How plausible was the Superman story?
How plausible is it that listening to certain "tones" on earphones or a headset can get you "high" -- that is, "using 'digital drugs'"? I don't know, give me a decent theory and perhaps it is plausible. Here is link to Now, how plausible is the warning that listening to such tones is dangerous?

"I think it's very dangerous," said Karina Forrest-Perkins, chief operating officer of Gateway to Prevention and Recovery in Shawnee [OK]. While there are no known neurological effects from digital drugs, they encourage kids to pursue mood altering substances, she said.
She is quoted near the top of the story in The Daily Oklahoman.

Even if it can't get you high, it is dangerous because the website encourages thinking about getting high. Here's another website that also has pictures of Cannabis ("Legal Bud"), pills and hashish ("Legal Hash"). These scam ads have been in magazines for decades, and on the Internet since websites became accessible. If we conclude that simply thinking about drugs and getting high is "dangerous," then what is the content of our anti-drug education programs?

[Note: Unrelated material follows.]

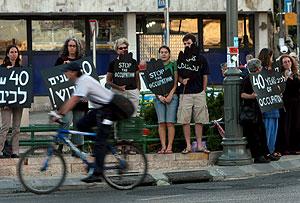 Varias personas se manifiestan en una calle del centro de Jerusalén. (Foto: EFE)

Once again, adults seem to have lost their minds in the face of "dangers!" How many kids are killed and injured in Oklahoma every year in connection with football or hunting? I can confidently assert -- without fear of being disproved -- that the number is greater than that of kids who are injured from the combined dangers of "digital drugs," websites promoting drugs, and marijuana.

And, of course, thinking about getting high is deviant behavior in our culture -- unless you like baseball, and watch the Major League Baseball All-Star Game on Fox, sponsored by Anheuser-Busch and Budweiser. No one is going to try to shut this website down!

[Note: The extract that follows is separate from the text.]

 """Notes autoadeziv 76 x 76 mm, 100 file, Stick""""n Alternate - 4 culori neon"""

I suspect that "Digital drugs" are another species of drug scares that are more scare than drugs. In the early 1980s, I set up Congressional hearings on "Look-alike drugs." These were over-the-counter drugs packaged in capsules or tablets to look like commonly-abused stimulant controlled substances. It was already a crime to manufacture or distribute "counterfeit" controlled substances. But the fact that some people were trying to make money selling non-controlled substances as the real thing was enough for stirring up talk of epidemics, etc. Selling these pills was a scam. (When I was an assistant public defender, one of my first jury trials was defending a bartender in a biker bar who sold counterfeit "speed" to an undercover State Trooper in the men's room. We lost.) Of course there was a danger there -- since the counterfeits do not produce the intended effects, a not-too bright person might conclude that instead of having been burned, they should simply take more of the counterfeit pills, risking an overdose of the over-the-counter medication. But the anti-drug public relations consultants, ambitious reporters, and client-hunting drug abuse treatment experts were eager to trumpet an old scam with a new alliterative name, "look-alike drugs".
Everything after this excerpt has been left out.